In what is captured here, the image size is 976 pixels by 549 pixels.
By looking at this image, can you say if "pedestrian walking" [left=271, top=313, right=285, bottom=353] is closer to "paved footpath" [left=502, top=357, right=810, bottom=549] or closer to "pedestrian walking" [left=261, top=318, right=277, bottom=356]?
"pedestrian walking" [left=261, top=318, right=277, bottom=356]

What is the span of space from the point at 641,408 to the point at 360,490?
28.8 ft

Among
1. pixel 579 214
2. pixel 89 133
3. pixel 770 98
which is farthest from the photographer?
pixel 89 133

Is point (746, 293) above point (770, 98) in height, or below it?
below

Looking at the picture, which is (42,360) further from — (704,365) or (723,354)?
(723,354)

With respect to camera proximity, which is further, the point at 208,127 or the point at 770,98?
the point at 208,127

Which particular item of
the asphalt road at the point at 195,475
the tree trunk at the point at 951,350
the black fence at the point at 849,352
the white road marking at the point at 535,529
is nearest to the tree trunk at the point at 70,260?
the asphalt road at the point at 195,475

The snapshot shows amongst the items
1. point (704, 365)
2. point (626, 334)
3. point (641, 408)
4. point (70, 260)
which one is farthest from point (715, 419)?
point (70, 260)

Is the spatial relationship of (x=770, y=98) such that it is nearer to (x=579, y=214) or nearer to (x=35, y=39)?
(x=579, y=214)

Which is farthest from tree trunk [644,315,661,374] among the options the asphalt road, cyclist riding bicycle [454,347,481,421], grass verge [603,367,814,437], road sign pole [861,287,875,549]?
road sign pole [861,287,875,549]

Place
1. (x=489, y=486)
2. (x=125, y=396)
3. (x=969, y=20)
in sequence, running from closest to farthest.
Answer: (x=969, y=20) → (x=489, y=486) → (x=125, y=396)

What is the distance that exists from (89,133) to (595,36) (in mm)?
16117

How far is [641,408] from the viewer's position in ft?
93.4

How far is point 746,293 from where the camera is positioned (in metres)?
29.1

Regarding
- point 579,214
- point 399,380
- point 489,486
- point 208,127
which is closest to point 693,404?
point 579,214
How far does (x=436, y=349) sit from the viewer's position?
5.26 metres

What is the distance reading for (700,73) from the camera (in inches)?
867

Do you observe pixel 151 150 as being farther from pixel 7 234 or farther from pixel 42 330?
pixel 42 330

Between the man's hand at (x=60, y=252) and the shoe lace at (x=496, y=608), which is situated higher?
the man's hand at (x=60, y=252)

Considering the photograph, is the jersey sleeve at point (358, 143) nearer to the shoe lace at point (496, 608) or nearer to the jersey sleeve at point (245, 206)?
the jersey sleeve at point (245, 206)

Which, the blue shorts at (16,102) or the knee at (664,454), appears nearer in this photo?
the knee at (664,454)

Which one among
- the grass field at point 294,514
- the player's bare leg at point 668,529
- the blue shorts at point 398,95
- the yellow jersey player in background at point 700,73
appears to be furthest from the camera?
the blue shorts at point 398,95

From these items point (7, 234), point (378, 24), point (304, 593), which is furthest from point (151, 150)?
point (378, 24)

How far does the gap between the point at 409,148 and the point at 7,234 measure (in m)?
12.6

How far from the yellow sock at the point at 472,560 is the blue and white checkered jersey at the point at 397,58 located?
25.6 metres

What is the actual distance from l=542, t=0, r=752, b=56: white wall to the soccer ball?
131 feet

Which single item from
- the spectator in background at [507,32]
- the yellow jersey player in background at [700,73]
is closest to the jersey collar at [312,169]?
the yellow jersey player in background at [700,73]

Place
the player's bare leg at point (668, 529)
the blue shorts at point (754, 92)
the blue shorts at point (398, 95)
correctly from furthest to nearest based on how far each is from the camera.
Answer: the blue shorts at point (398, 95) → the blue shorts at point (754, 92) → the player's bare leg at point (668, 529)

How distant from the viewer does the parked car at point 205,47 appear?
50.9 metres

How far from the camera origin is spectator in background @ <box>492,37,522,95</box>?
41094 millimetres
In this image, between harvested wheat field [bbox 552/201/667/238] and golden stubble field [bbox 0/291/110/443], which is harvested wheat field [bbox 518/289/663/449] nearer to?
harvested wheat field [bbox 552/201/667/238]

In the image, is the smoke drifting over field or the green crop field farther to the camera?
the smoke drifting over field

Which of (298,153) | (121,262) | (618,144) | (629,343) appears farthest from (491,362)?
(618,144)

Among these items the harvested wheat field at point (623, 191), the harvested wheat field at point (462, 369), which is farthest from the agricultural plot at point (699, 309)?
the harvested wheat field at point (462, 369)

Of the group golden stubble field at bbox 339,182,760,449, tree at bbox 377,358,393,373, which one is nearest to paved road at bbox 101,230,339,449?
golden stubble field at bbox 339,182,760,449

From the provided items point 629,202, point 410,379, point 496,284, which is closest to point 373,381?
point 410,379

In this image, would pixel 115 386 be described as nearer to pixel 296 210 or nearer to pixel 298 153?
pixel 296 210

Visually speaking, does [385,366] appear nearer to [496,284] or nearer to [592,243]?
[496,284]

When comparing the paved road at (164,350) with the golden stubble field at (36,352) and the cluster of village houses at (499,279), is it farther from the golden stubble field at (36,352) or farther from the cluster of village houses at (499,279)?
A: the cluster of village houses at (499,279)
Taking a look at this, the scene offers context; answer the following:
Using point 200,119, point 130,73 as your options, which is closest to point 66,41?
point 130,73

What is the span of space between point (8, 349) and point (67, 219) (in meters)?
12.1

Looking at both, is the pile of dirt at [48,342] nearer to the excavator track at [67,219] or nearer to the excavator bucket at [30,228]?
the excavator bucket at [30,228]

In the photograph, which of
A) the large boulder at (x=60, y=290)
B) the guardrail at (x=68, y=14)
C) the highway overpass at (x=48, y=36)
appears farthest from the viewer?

——

→ AIM OF THE EXERCISE:
Without changing a word, restate the whole listing.

→ ANSWER FOR THIS EXERCISE:
In what is captured here, the image size is 976 pixels by 549 pixels.
By looking at this image, can you say if "pedestrian walking" [left=271, top=313, right=285, bottom=353] is closer to "paved footpath" [left=502, top=357, right=810, bottom=549] or closer to "pedestrian walking" [left=261, top=318, right=277, bottom=356]?
"pedestrian walking" [left=261, top=318, right=277, bottom=356]

What is the span of space from the point at 641,408 to the point at 360,490?
28.8 ft

Among
1. pixel 579 214
2. pixel 89 133
3. pixel 770 98
which is farthest from the photographer?
pixel 89 133

Is point (746, 293) above point (770, 98) in height, or below it?
below

Looking at the picture, which is (42,360) further from — (704,365) or (723,354)?
(723,354)

With respect to camera proximity, which is further, the point at 208,127 or the point at 770,98?
the point at 208,127

Which particular item of
the asphalt road at the point at 195,475
the tree trunk at the point at 951,350
the black fence at the point at 849,352
the white road marking at the point at 535,529
is nearest to the tree trunk at the point at 70,260?
the asphalt road at the point at 195,475

The snapshot shows amongst the items
1. point (704, 365)
2. point (626, 334)
3. point (641, 408)
4. point (70, 260)
which one is farthest from point (715, 419)?
point (70, 260)

Is the spatial relationship of (x=770, y=98) such that it is nearer to (x=579, y=214) or nearer to (x=35, y=39)?
(x=579, y=214)

Which is farthest from tree trunk [644,315,661,374] among the options the asphalt road, cyclist riding bicycle [454,347,481,421], grass verge [603,367,814,437], road sign pole [861,287,875,549]?
road sign pole [861,287,875,549]

Place
1. (x=489, y=486)
2. (x=125, y=396)
3. (x=969, y=20)
in sequence, running from closest to farthest.
Answer: (x=969, y=20) → (x=489, y=486) → (x=125, y=396)

What is the distance that exists from (89,133) to (595,36) (in mm)?
16117

How far is [641,408] from the viewer's position in ft?
93.4

How far is point 746,293 from where the camera is positioned (in metres)?
29.1

Regarding
- point 579,214
- point 399,380
- point 489,486
- point 208,127
which is closest to point 693,404?
point 579,214
How far does (x=436, y=349) sit from the viewer's position?
5.26 metres

What is the distance reading for (700,73) from the camera (in inches)?
867

Do you observe pixel 151 150 as being farther from pixel 7 234 or farther from pixel 42 330?
pixel 42 330

Between the man's hand at (x=60, y=252) and the shoe lace at (x=496, y=608), which is situated higher?
the man's hand at (x=60, y=252)

Considering the photograph, is the jersey sleeve at point (358, 143) nearer to the shoe lace at point (496, 608) or nearer to the jersey sleeve at point (245, 206)?
the jersey sleeve at point (245, 206)

Which, the blue shorts at (16,102) or the knee at (664,454), appears nearer in this photo?
the knee at (664,454)

Which one among
- the grass field at point 294,514
- the player's bare leg at point 668,529
- the blue shorts at point 398,95
- the yellow jersey player in background at point 700,73
appears to be furthest from the camera?
the blue shorts at point 398,95

From these items point (7, 234), point (378, 24), point (304, 593), which is furthest from point (151, 150)?
point (378, 24)

How far does the gap between the point at 409,148 and the point at 7,234 measure (in m)?
12.6

How far from the yellow sock at the point at 472,560 is the blue and white checkered jersey at the point at 397,58 located?
25.6 metres

What is the actual distance from l=542, t=0, r=752, b=56: white wall to the soccer ball?
131 feet

Which single item from
- the spectator in background at [507,32]
- the yellow jersey player in background at [700,73]
is closest to the jersey collar at [312,169]?
the yellow jersey player in background at [700,73]

Place
the player's bare leg at point (668, 529)
the blue shorts at point (754, 92)
the blue shorts at point (398, 95)
correctly from furthest to nearest based on how far each is from the camera.
Answer: the blue shorts at point (398, 95) → the blue shorts at point (754, 92) → the player's bare leg at point (668, 529)

How distant from the viewer does the parked car at point 205,47 appear?
50.9 metres

How far from the camera origin is spectator in background @ <box>492,37,522,95</box>?
41094 millimetres
In this image, between harvested wheat field [bbox 552/201/667/238] and golden stubble field [bbox 0/291/110/443], which is harvested wheat field [bbox 518/289/663/449] nearer to?
harvested wheat field [bbox 552/201/667/238]

In the image, is the smoke drifting over field or the green crop field farther to the camera?
the smoke drifting over field

Which of (298,153) | (121,262) | (618,144) | (629,343) appears farthest from (491,362)?
(618,144)

Among these items the harvested wheat field at point (623, 191), the harvested wheat field at point (462, 369), which is farthest from the agricultural plot at point (699, 309)?
the harvested wheat field at point (462, 369)

Of the group golden stubble field at bbox 339,182,760,449, tree at bbox 377,358,393,373, which one is nearest to paved road at bbox 101,230,339,449?
golden stubble field at bbox 339,182,760,449

From the provided items point 629,202, point 410,379, point 496,284, which is closest to point 373,381?
point 410,379

In this image, would pixel 115 386 be described as nearer to pixel 296 210 or nearer to pixel 298 153?
pixel 296 210

Visually speaking, does [385,366] appear nearer to [496,284] or nearer to [592,243]?
[496,284]

When comparing the paved road at (164,350) with the golden stubble field at (36,352) and the cluster of village houses at (499,279), is it farther from the golden stubble field at (36,352) or farther from the cluster of village houses at (499,279)?
A: the cluster of village houses at (499,279)
Taking a look at this, the scene offers context; answer the following:
Using point 200,119, point 130,73 as your options, which is closest to point 66,41?
point 130,73

What is the span of space between point (8, 349) and point (67, 219) (in meters)?
12.1

Looking at both, is the pile of dirt at [48,342] nearer to the excavator track at [67,219] or nearer to the excavator bucket at [30,228]?
the excavator bucket at [30,228]

In the photograph, which of
A) the large boulder at (x=60, y=290)
B) the guardrail at (x=68, y=14)
C) the highway overpass at (x=48, y=36)
appears farthest from the viewer?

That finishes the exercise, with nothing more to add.